═══ Recorded data ═══

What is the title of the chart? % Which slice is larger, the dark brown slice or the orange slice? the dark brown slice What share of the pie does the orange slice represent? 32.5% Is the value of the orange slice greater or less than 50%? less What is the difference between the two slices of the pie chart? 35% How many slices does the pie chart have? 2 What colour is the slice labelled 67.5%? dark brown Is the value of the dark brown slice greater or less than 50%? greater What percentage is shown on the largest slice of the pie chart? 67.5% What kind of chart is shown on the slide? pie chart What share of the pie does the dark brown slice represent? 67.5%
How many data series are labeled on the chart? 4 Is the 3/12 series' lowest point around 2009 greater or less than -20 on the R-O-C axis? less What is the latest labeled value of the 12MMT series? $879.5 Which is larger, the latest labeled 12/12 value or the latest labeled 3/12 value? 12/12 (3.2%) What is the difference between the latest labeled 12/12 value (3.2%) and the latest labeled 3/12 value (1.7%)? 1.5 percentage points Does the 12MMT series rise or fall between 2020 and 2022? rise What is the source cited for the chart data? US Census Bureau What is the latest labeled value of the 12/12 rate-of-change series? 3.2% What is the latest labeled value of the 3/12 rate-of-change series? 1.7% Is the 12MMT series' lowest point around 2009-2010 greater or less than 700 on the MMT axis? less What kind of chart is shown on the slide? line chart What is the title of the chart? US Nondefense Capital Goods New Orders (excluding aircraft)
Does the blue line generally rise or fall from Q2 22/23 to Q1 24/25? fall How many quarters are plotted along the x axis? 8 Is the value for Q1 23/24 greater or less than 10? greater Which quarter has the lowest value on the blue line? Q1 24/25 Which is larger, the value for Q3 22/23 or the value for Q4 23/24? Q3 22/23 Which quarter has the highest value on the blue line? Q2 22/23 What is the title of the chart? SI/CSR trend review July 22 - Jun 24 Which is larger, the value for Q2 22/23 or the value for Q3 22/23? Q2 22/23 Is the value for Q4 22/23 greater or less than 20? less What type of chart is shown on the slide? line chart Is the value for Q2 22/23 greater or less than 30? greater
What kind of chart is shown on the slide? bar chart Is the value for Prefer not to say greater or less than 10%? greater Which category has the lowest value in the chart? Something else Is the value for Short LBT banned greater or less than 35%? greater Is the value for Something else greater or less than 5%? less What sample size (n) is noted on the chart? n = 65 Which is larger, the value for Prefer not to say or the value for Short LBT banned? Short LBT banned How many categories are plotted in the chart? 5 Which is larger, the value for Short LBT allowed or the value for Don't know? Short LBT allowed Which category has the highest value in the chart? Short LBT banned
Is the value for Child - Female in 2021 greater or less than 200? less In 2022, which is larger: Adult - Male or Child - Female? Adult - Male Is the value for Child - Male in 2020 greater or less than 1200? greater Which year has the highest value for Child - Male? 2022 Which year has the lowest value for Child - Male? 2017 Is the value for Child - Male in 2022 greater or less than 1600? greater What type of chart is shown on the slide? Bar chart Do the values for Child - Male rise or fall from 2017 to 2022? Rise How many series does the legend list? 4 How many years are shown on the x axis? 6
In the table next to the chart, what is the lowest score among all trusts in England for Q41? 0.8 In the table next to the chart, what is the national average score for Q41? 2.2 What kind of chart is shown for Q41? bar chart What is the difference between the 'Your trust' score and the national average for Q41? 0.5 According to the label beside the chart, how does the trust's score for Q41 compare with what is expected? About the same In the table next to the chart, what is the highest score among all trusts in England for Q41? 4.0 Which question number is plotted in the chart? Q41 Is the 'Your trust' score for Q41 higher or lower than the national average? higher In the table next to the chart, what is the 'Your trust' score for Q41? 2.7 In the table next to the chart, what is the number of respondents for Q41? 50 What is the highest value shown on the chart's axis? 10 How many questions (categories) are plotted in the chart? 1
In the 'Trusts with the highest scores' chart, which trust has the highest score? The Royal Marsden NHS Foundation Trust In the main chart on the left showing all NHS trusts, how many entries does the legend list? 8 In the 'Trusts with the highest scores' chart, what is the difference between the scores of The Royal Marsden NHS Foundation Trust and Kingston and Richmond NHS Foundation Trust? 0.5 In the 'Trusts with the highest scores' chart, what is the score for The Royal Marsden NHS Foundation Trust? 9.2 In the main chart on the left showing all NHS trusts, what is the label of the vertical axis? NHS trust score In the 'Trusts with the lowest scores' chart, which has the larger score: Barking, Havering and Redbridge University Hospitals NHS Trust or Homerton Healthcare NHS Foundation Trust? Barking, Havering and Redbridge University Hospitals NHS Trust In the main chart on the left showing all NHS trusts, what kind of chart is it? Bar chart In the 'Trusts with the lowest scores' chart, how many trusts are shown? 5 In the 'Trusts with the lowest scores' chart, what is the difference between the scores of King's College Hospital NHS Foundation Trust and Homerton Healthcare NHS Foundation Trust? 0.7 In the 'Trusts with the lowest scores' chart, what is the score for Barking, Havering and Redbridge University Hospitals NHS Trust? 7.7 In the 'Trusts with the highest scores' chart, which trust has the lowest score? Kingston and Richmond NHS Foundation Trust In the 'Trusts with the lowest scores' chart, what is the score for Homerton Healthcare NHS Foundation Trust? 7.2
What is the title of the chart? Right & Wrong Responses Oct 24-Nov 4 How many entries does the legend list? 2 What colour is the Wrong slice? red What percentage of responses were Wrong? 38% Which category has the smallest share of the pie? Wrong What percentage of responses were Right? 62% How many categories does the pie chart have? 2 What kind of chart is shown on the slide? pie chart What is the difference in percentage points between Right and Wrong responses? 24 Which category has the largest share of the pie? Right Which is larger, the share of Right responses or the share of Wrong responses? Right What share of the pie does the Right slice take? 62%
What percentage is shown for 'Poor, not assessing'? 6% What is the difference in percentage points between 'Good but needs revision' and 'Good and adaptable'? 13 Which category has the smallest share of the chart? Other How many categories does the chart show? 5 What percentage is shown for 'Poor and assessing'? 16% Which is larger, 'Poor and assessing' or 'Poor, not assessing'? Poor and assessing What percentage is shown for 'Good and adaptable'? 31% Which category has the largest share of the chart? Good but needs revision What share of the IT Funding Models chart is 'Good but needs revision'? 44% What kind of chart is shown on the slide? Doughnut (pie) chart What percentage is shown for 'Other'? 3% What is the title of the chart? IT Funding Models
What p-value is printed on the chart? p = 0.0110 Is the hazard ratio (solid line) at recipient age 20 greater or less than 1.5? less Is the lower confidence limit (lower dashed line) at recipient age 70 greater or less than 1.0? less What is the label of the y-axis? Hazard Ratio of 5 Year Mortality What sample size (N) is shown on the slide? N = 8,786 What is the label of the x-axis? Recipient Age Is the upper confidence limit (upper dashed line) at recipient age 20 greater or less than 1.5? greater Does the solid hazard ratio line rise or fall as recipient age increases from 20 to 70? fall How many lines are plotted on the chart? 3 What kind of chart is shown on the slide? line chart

═══

◆ What is being asked: Please identify each line above that contains the word "along" and copy every one of those lines in full.

◆ Solution for this exercise:
Does the blue line generally rise or fall from Q2 22/23 to Q1 24/25? fall How many quarters are plotted along the x axis? 8 Is the value for Q1 23/24 greater or less than 10? greater Which quarter has the lowest value on the blue line? Q1 24/25 Which is larger, the value for Q3 22/23 or the value for Q4 23/24? Q3 22/23 Which quarter has the highest value on the blue line? Q2 22/23 What is the title of the chart? SI/CSR trend review July 22 - Jun 24 Which is larger, the value for Q2 22/23 or the value for Q3 22/23? Q2 22/23 Is the value for Q4 22/23 greater or less than 20? less What type of chart is shown on the slide? line chart Is the value for Q2 22/23 greater or less than 30? greater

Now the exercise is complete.